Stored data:
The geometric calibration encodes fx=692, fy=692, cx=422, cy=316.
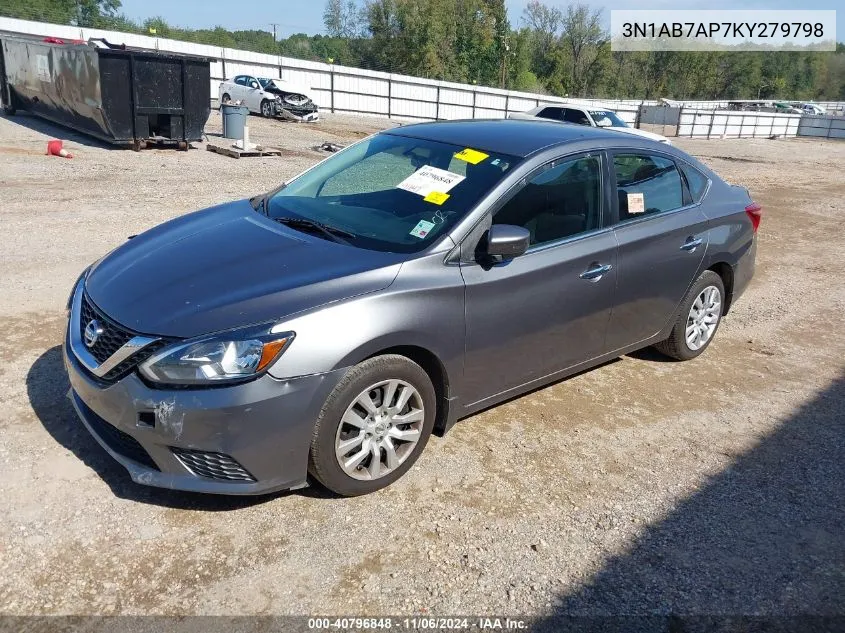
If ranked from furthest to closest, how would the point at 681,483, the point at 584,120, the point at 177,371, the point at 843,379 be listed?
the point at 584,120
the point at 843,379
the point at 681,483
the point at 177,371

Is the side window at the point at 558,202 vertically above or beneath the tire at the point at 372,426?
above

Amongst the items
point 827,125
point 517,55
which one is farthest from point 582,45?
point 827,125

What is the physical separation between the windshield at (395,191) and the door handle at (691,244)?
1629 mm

- **Goal of the exercise**:
Transcribe each entry above exactly, apart from the pictures.

- **Exercise output**:
The geometric calibration encodes fx=692, fy=692, cx=422, cy=316.
If ranked from furthest to closest, how would the point at 681,483, the point at 584,120, the point at 177,371, the point at 843,379 be listed?
the point at 584,120
the point at 843,379
the point at 681,483
the point at 177,371

Is the side window at the point at 558,202 vertically above or beneath the tire at the point at 372,426?
above

Amongst the items
point 827,125
point 517,55
which one is farthest from point 582,45?
point 827,125

What is the physical separation between the windshield at (395,191) and the door handle at (691,244)?
1629 mm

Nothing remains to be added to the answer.